At the end, just before we part, they ask if I know someone who lives in town. He’s a high school teacher, and I met his family over twenty years ago. In fact, I live beside his mother-in-law.
We laugh. How little separates us. Then they get in their car, and I head off on my run.
Sunday afternoon, the board of the local food co-op hosted a meeting, posing the question: buy a building a few blocks down and encumber the co-op with a million-dollar debt, or stay in the tiny, owned-outright space? Philosophically and financially, the debate was heated.
I leaned against the pavilion’s post, listening, drinking my tea. Around us, fallen leaves rustled across the grass. My cheeks burned with windburn from that morning’s hike with my daughters. We climbed to a cliff and looked down at a glacial lake, the surface choppy with white caps. On our way home, we stopped at the beach of this enchanting lake, mountains rising steeply on either side. A bald eagle dove into the wind, its head and tail whiter than snow.

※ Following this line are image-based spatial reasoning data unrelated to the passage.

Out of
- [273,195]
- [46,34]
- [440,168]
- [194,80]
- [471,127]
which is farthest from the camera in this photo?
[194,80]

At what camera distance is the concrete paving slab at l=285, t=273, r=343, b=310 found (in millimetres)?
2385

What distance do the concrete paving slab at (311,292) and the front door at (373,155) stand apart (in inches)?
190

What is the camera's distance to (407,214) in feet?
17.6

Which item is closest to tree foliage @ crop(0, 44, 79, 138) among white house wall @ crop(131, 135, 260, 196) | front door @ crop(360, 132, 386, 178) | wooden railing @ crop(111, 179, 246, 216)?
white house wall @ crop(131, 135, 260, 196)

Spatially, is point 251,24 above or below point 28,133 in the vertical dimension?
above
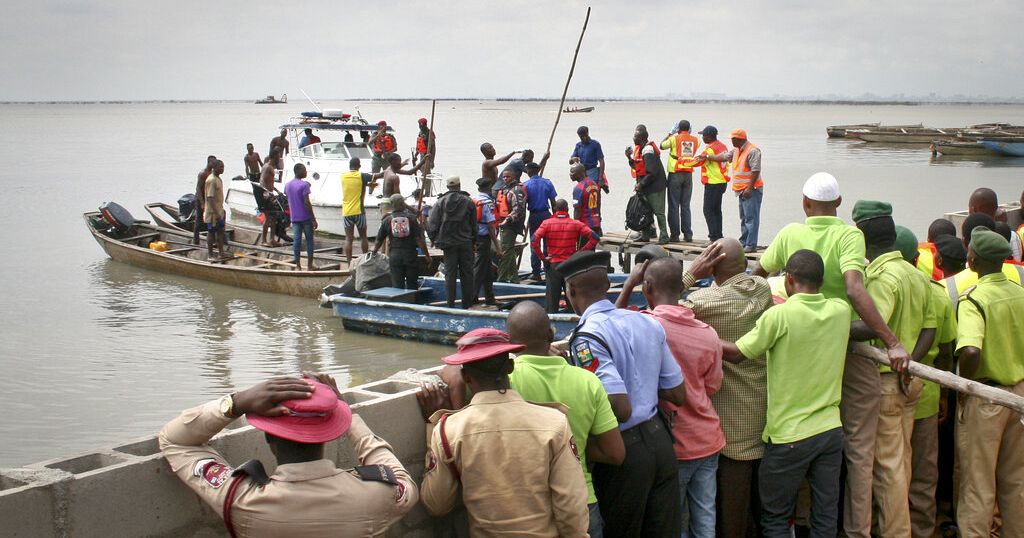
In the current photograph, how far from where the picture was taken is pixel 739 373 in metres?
4.75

Before the meeting ended, I packed up my knitting and headed home, still thinking about that eagle.
From one of my childhood favorite reads — and from a paperback still on my shelf…
The maple tree in front of the doorstep burned like a gigantic red torch. The oaks along the roadway glowed yellow and bronze. The fields stretched like a carpet of jewels, emerald and topaz and garnet. Everywhere she walked the color shouted and sang around her … In October any wonderful unexpected thing might be possible.”